В этом невиданном зрелище участвовало свыше 4 тысяч горожан, а на обоих берегах Невы и на мостах собралось около 35 тысяч зрителей.

Старая большевичка П. Ф. Куделли писала об этом празднике в «Петроградской правде»:

«Страна, в которой главным действующим лицом являются организо­ванные массы, организованный коллектив, выдвигает и в области искусства коллективного героя, коллективное творчество масс, блестящим образом представленное в первый раз в Советской России в день 1 Мая. …Глядя на это массовое зрелище, на море голов исполнителей и зрителей, казалось, что живешь в новой стране, на новой планете, где уже расцвел пышным цветом коммунистический строй».

Над оформлением города в те дни работали художники Юрий Анненков, Мстислав Добужинский, Владимир Щуко и многие другие.

1 мая 1920 года в Петрограде. Макет глобуса с транспарантом «Владыка мира — труд!»
1 мая 1920 года в Петрограде. Антипольский митинг
Хроникальные кадры празднования 1 мая 1920 года, Москва

Но тот же Виктор Шкловский был не удовлетворен масштабом праздника и вносил свои предложения:

«Я думаю, что можно создать художественные произведения, противопоставив Выборгскую сторону Петербургской.

…Может быть, можно еще усилить масштаб и развернуть композицию на весь город вместе с Исаакием и воздушным шаром над площадью Урицкого.

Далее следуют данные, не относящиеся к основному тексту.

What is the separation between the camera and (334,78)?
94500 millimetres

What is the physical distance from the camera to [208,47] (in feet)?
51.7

В таком спектакле актерами должны были бы выступить и могли друзья-мостовые, и подъемные краны над Невой, пред­вестники братьев моих, марсиан Уэллса. И прожектор дирижи­ровал бы сразу всеми оркестрами города и барабанами пушек».

Как надо работать

Когда гудят утренние гудки на рабочих окраинах,
это вовсе не призыв к неволе. Это песня будущего.
Мы когда-то работали в убогих мастерских
и начинали работать по утрам в разное время.

А теперь, утром, в восемь часов, кричат гудки для целого миллиона.
Теперь мы минута в минуту начинаем вместе.
Целый миллион берет молот в одно и то же мгновение.
Первые наши удары гремят вместе.
О чем же поют гудки?
— Это утренний гимн единства.

Так писал пролетарский поэт Алексей Гастев в 1913 году в стихотворении «Гудки».

Именно такое отношение к теме индустриального труда было характерно для многих художников той эпохи. Так, режиссер Дзига Вертов записывал в дневнике: «Я боюсь сказать слово „влюблен“ относительно моего отношения к этому заводу». Но Гастев был редким человеком, в котором сочеталась не только лирическая и практическая стороны.

Отойдя со временем от поэзии, он занялся изучением научной организации труда (сокращенно —НОТ). Своим главным художественным произведением он считал Центральный институт труда (ЦИТ), основанный в Москве в 1920 году.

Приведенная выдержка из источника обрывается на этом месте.